After years of solo adventures, it was fun to travel as a couple. Together, we explored Myanmar, China, Malaysia, Taiwan, Europe, and beyond. Jonathan dutifully documented our adventures, I observed. I itched to write, but Jonathan is an excellent writer and regularly had articles published in Forbes, Next Avenue, and other major publications. How could I compete?

One day, after an exciting hiking adventure through Tiger Leaping Gorge in China, my head was literally bursting with words, I needed to tell the world about this fantastic walk. As I sat down by the departure gate in Kunming Airport, I put pen to paper. As the story of our three-night adventure poured onto the paper, my headache began to ease.

I handed it to Jonathan, nervous about his reaction. Would he like it? Would he consider it good enough for his website? After all, LifePart2 was his baby. He loved it and the rest is history.

Today, we document our adventures together. Jonathan focuses on his photography, his musings on life, and the technical side of blogging while I focus on the travel side.

Neither of us had really thought about making money from our travels and we certainly didn’t want to ruin the authenticity of the blog.

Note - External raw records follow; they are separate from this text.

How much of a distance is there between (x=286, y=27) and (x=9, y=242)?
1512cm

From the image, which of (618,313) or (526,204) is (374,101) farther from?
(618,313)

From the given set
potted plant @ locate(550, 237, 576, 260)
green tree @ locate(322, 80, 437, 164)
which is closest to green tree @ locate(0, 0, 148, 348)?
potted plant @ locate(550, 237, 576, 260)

However, the more we traveled, the more we wrote, the more photos we posted, the more the blog took on a life of its own. Magazines and newspapers would contact us for a story, tour companies would invite us to travel with them in exchange for coverage.

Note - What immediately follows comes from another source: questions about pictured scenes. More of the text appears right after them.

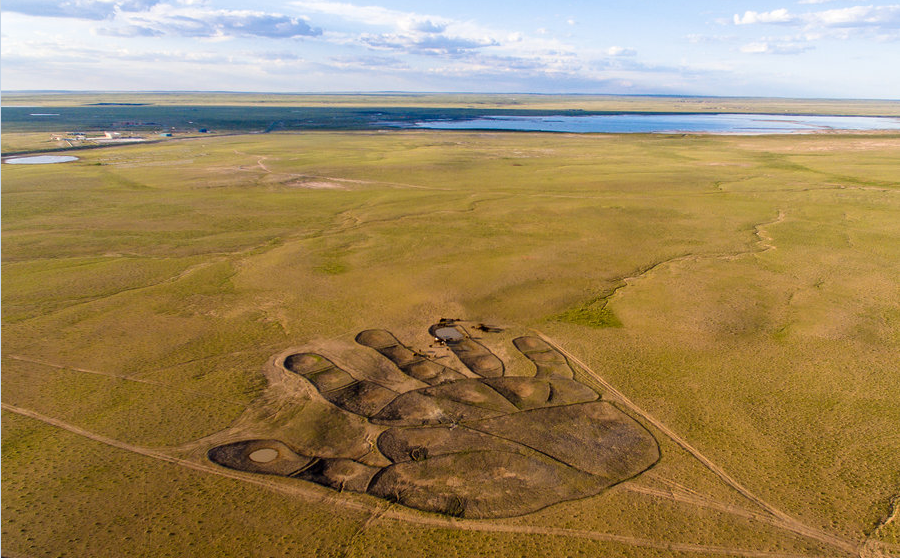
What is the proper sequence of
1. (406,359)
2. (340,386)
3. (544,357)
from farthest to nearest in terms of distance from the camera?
1. (544,357)
2. (406,359)
3. (340,386)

Through our blogging, we have explored Bhutan, taken a two-week river cruise in Europe, traveled off the beaten track in Slovenia, and we are currently in discussions for even more sponsored travels this year. It is all very exciting.

The freedom of blogging allows us to live anywhere in the world that has access to the internet. For now, that’s Malta, a tiny island in the Mediterranean.

Blogging not only pays monetarily, it brings us amazing opportunities we might not have otherwise had. We love it; it keeps us busy, allows us freedom, and forces us to pursue more adventures, and what’s more, it doesn’t feel like a job—the ultimate win-win!